BANGKOK (Reuters) - A United Nations climate change meeting in Bangkok made good progress on drafting a ‘rule book’ for the implementation of the 2015 Paris accord before a summit in Poland this December, a top U.N. official said on Sunday, the last day of the talks.
The Paris agreement, which was adopted by almost 200 nations and is due to come into force in 2020, set a sweeping goal of ending the fossil fuel era this century.
“We made good progress, but we cannot sit back, we need to continue to speed up and deepen the conversation,” Patricia Espinosa, who leads the United Nations Framework Convention on Climate Change (UNFCCC) which steers the talks, told a news conference in the Thai capital.
The negotiated text lays down the groundwork for a summit in Katowice from Dec. 2-14 at which governments will meet to agree rules on implementing the accord.
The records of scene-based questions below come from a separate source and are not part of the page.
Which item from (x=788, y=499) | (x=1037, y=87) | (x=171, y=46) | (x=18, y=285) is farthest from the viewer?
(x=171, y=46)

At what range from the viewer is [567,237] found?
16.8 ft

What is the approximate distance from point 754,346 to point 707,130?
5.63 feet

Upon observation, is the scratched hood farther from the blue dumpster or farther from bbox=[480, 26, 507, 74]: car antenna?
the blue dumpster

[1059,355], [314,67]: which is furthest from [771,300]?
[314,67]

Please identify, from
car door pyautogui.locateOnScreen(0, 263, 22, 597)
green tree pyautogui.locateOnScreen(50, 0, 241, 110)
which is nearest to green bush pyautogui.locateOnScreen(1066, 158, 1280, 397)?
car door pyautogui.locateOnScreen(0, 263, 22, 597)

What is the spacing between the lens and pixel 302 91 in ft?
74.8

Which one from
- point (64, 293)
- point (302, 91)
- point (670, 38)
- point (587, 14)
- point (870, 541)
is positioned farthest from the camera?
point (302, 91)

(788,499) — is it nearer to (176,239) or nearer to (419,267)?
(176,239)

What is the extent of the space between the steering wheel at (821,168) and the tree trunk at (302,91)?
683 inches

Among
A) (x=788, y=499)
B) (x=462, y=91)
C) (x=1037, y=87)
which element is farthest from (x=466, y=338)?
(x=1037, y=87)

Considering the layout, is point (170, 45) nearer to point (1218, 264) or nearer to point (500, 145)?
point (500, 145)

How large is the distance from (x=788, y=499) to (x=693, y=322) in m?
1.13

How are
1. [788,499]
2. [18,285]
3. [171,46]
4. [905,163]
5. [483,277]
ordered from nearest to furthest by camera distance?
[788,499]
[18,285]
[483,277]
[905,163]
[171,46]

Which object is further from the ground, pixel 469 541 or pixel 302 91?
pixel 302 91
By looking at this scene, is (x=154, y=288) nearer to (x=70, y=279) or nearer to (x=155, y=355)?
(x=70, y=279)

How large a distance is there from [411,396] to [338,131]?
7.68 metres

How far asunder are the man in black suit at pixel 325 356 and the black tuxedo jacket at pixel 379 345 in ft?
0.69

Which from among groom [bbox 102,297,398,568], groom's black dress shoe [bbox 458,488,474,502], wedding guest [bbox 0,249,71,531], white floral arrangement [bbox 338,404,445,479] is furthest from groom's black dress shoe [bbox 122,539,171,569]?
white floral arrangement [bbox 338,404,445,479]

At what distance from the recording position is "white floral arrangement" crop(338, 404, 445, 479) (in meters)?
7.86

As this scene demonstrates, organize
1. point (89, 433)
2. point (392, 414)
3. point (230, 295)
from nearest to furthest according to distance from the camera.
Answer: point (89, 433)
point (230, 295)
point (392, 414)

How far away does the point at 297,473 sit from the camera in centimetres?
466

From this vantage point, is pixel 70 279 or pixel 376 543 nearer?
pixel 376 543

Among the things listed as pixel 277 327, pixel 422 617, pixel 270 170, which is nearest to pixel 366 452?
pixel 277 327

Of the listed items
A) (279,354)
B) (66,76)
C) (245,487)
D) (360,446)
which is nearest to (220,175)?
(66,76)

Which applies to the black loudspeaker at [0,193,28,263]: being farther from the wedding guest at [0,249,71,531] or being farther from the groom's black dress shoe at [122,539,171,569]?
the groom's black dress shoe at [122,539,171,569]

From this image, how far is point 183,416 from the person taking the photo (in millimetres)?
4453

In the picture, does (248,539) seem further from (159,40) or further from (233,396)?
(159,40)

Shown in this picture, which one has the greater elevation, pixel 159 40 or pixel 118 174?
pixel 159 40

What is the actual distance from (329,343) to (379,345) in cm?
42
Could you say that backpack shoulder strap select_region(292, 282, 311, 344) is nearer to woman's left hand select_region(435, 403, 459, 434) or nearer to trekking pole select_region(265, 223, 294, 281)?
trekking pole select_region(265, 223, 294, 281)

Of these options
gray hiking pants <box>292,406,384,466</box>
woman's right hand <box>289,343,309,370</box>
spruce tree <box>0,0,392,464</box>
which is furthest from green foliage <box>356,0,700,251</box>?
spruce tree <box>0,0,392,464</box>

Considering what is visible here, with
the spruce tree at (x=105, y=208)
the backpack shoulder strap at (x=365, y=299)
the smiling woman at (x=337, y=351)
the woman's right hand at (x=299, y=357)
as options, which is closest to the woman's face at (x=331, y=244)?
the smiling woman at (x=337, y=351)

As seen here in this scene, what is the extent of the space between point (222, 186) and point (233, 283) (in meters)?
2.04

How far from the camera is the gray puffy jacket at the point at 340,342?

The UNFCCC earlier this week agreed to add an extra day to the December talks to allow more work to be done.
“We need a streamlined draft that will assist us in Poland,” Philip S. Weech, a delegate from the Group of 77 and China, told fellow negotiators earlier in the day.
Espinosa would discuss some fundamental issues with G7 environment ministers next week, she said.
Negotiations, however still needed to “achieve full clarity in climate finance,” Espinosa said, referring to a $100 billion fund to help developing countries tackle climate change, describing funding as a “politically sensitive” issue.
Critics say that developed countries remained uncommitted over finance.
“The U.S. is a major culprit in taking finance off the table,” Lidy Nacpil, coordinator at non-governmental organization the Asian Peoples Movement on Debt and Development, told reporters.
U.S. President Donald Trump, who in the past has described climate change as a hoax, pulled the United States out of the Paris Agreement in 2017, saying it favored other countries and was disadvantageous to the United States.